There is a foraging record of a single specimen from Meghalaya collected in 2001. Since then, there is no record of sighting and/or collection of this species from that locality in Meghalaya in northeastern India. Therefore, J.R.B. Alfred states in 2006 that the distribution record of this species from Meghalaya needs confirmation and authentication. On the other hand, the sighting of the colony/collection records of this species were reported at different times by Topal and Ramkrishna (1980), Bates (1992), Mistry and Parab (2001), and Ramakrina and Pradhan (2003). Pending further confirmation and authentication of the distribution of this species from Meghalaya in northeastern India, the distribution of Otomops wroughtoni in India should be restricted to a single locality record from Karnataka state. In February 2014, Manuel Ruedi et al. discovered three new colonies of the species in Meghalaya. They report that these roosts represents near one hundred individuals, which doubles the known population size of this bat.

==Habitat==
Members of the family Molossidae roost in caves, hollow trees and human-made structures. Populations of this bat have been found in large natural caves, situated near forested areas.

==Description==
Wroughton's free-tailed bat has a forearm length of 63 to 67 mm. Males weigh approximately 36 g and females 27 g.
This species has large forward-pointing ears connected to each other by a membrane over the forehead. The face is naked and the nostril pad is large and prominent. The hair is short and velvety. It is a rich dark brown colour on the crown of the head, back and rump. There is a thin white border on each flank, extending from the armpit to the groin, and on the membranes of the forearms. The shoulders and the nape of the neck are a pale greyish white. The ventral surface is a dull brown, but with a contrasting grey collar, which extends onto the chin and upper chest. A small throat sac is present in both sexes. The tail projects far beyond the free edge of the narrow tail membrane, hence the common name "free-tailed bats" for this family.

==Habitat==
Very little is known about the ecology of this species. It is thought to be active throughout the year.

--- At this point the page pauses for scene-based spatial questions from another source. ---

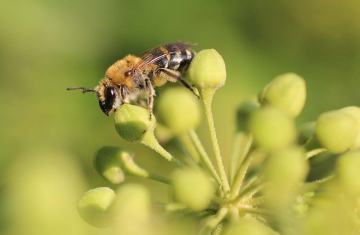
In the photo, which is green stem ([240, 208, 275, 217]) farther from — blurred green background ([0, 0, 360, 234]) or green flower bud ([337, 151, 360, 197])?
blurred green background ([0, 0, 360, 234])

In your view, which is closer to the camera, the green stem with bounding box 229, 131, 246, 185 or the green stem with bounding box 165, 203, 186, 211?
the green stem with bounding box 165, 203, 186, 211

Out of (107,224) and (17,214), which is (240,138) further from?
(17,214)

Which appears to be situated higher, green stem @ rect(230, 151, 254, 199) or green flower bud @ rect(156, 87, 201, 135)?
green flower bud @ rect(156, 87, 201, 135)

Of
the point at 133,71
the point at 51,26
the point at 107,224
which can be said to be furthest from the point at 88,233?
the point at 51,26

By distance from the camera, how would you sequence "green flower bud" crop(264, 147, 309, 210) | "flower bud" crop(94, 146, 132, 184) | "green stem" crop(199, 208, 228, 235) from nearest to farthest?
"green flower bud" crop(264, 147, 309, 210) < "green stem" crop(199, 208, 228, 235) < "flower bud" crop(94, 146, 132, 184)

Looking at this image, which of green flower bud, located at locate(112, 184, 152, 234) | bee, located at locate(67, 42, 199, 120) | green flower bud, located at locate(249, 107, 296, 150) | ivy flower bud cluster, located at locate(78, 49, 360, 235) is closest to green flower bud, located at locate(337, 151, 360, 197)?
ivy flower bud cluster, located at locate(78, 49, 360, 235)

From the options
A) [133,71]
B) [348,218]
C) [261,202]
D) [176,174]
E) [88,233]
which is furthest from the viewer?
Answer: [133,71]

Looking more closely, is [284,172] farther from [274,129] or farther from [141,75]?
[141,75]
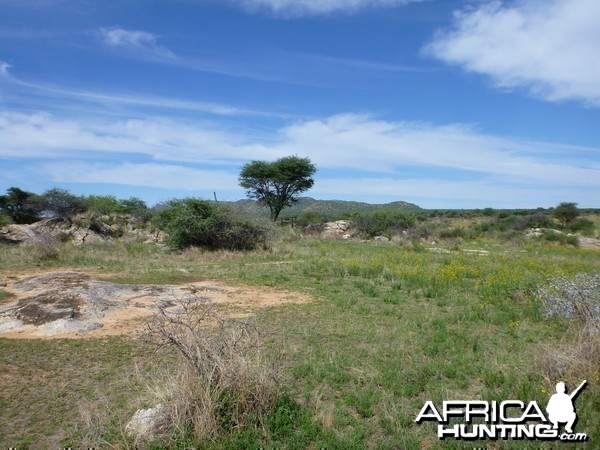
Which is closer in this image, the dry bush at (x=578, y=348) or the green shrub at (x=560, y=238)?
the dry bush at (x=578, y=348)

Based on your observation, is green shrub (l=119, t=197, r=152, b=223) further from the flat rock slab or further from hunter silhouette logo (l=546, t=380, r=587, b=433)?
hunter silhouette logo (l=546, t=380, r=587, b=433)

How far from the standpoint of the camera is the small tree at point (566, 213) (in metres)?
37.8

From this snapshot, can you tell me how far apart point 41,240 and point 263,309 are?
12.0 metres

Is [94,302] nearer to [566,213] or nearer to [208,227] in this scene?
[208,227]

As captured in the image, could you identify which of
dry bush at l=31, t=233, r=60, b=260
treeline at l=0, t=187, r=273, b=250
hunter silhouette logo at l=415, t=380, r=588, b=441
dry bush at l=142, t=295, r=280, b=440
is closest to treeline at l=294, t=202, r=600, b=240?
treeline at l=0, t=187, r=273, b=250

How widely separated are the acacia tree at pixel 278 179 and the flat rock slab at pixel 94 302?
26034 mm

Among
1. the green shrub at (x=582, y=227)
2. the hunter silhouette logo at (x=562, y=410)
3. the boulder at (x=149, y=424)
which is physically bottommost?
the boulder at (x=149, y=424)

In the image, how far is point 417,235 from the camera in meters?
29.8

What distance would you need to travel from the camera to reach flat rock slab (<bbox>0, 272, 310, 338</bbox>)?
759 centimetres

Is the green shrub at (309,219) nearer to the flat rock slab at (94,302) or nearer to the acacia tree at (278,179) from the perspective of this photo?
the acacia tree at (278,179)

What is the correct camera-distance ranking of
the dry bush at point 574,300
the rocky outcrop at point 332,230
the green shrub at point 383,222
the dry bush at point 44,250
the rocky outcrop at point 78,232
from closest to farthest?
1. the dry bush at point 574,300
2. the dry bush at point 44,250
3. the rocky outcrop at point 78,232
4. the rocky outcrop at point 332,230
5. the green shrub at point 383,222

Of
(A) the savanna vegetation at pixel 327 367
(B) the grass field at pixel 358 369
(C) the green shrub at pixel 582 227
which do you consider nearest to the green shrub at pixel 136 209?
(A) the savanna vegetation at pixel 327 367

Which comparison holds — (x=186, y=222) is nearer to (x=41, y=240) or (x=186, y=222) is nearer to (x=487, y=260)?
(x=41, y=240)

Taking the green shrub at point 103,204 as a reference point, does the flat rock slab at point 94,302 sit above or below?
below
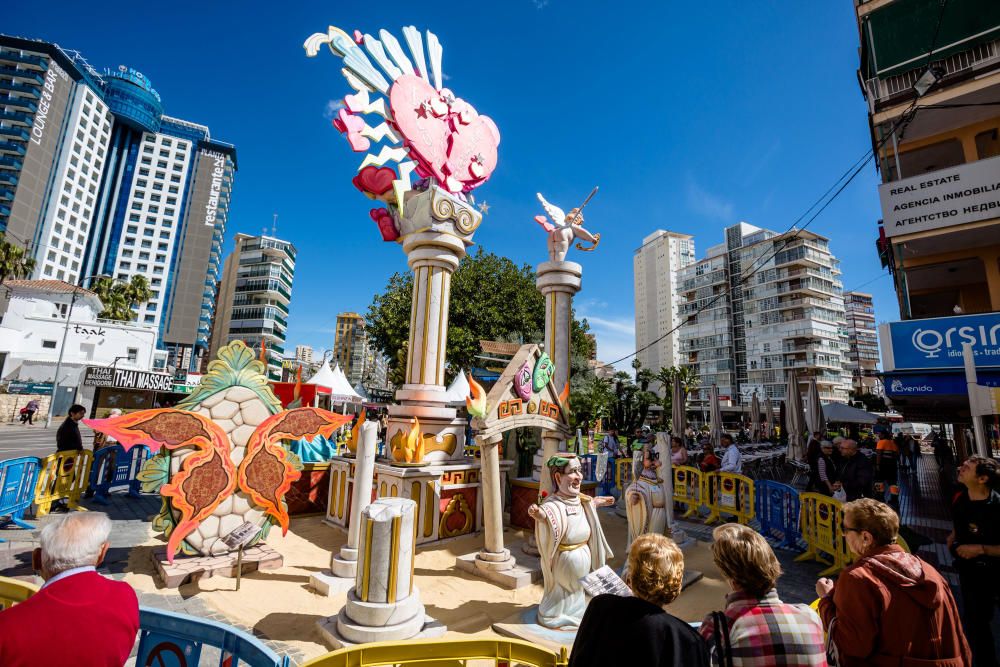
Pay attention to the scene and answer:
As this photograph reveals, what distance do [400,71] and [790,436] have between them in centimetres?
1728

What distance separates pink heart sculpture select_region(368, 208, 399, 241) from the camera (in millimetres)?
9844

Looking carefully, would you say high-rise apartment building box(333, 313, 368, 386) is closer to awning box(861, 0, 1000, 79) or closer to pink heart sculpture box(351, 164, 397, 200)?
pink heart sculpture box(351, 164, 397, 200)

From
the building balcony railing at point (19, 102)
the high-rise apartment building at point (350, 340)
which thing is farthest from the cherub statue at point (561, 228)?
the high-rise apartment building at point (350, 340)

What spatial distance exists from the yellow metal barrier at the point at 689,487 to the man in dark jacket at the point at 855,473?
316 cm

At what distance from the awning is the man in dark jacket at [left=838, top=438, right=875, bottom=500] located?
10349 millimetres

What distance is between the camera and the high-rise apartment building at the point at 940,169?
32.5 ft

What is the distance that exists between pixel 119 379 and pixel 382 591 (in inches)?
1500

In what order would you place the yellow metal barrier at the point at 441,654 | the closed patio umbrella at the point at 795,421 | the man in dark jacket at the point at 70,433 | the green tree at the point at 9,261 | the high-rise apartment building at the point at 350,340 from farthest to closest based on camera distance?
the high-rise apartment building at the point at 350,340 < the green tree at the point at 9,261 < the closed patio umbrella at the point at 795,421 < the man in dark jacket at the point at 70,433 < the yellow metal barrier at the point at 441,654

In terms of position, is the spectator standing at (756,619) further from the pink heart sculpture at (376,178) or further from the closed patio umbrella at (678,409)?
the closed patio umbrella at (678,409)

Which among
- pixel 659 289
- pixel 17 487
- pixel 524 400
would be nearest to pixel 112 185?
pixel 17 487

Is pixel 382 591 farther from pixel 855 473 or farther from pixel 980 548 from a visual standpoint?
pixel 855 473

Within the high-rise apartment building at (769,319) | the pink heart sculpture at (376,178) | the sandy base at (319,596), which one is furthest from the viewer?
the high-rise apartment building at (769,319)

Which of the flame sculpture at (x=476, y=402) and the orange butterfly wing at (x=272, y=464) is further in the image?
the flame sculpture at (x=476, y=402)

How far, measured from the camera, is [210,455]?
6.21 metres
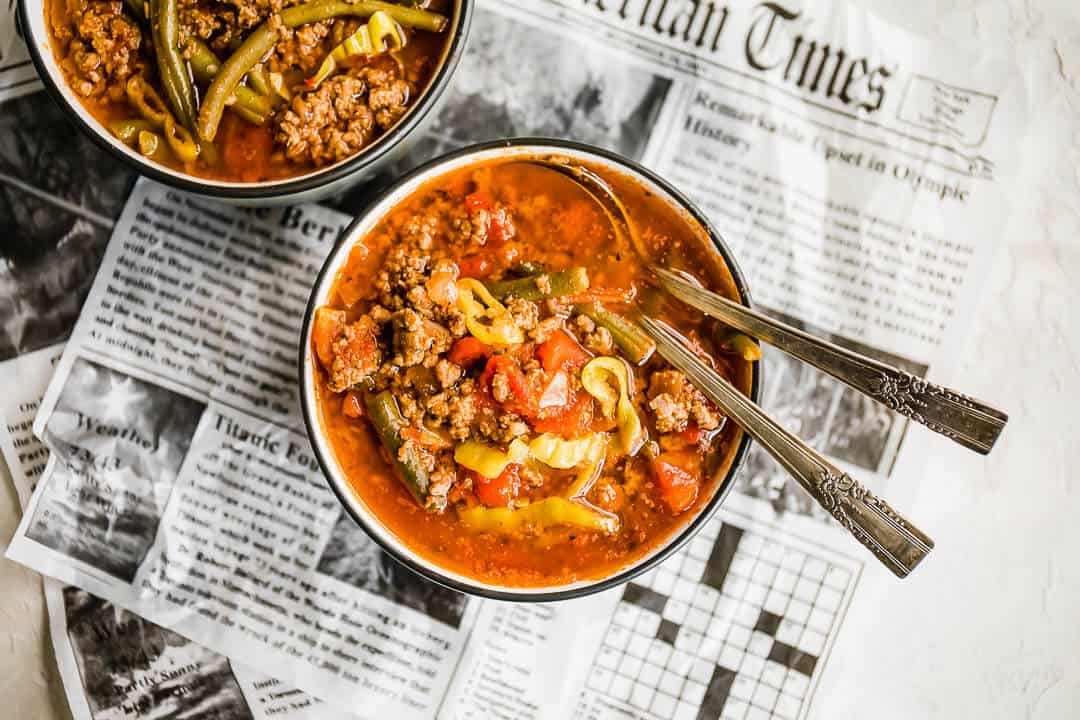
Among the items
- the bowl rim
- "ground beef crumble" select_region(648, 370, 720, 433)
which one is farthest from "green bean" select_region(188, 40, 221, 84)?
"ground beef crumble" select_region(648, 370, 720, 433)

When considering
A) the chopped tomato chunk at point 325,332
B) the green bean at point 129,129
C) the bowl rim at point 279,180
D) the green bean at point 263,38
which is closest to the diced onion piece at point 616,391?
the chopped tomato chunk at point 325,332

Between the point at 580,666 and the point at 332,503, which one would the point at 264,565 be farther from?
the point at 580,666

Its diet is unknown, but probably consists of insects like that of other Molossids. The bats are active at night, and roost upside down in caves during the day. In India they live in small groups of usually five to seven individuals in narrow gaps and deep hollows in the roofs of the cave. Females are thought to have one litter per year, consisting of a single young. Specimens of this species collected in India in December had newborn young, while others were on the verge of delivery.

==Threats==
This species was considered to be one of the 15 most critically endangered bat species until the two new colonies were discovered. The new discoveries have given researchers cause to hope that the species could be distributed much more widely than is known today. However, the species is extremely vulnerable to habitat destruction and roost disturbance, and the Western Ghats population may be suffering as a result of encroachment from mining, timber and hydroelectric companies. Their habitat is threatened by limestone miners and timber contractors, and the Barapede cave could be submerged if a nearby Mahadeyi river were dammed for a hydroelectric plant as proposed by the Karnataka Government.

==Conservation efforts==
The species is listed on Schedule I of the Wildlife (Protection) Act of India, affording it the highest degree of protection. It has recently been proposed to receive the highest level of protection under Cambodian wildlife law. However, these listings will not protect the species from indirect threats resulting from habitat disturbance and human activities.

Monitoring of the bats at all sites from which the species is known is recommended as a priority, followed by habitat management and public awareness programmes. The Bhimgad Forest in the Western Ghats, from which the original population is known, was first proposed as a national reserve more than eight years ago. However, despite repeated efforts by local organisations the area remains unprotected.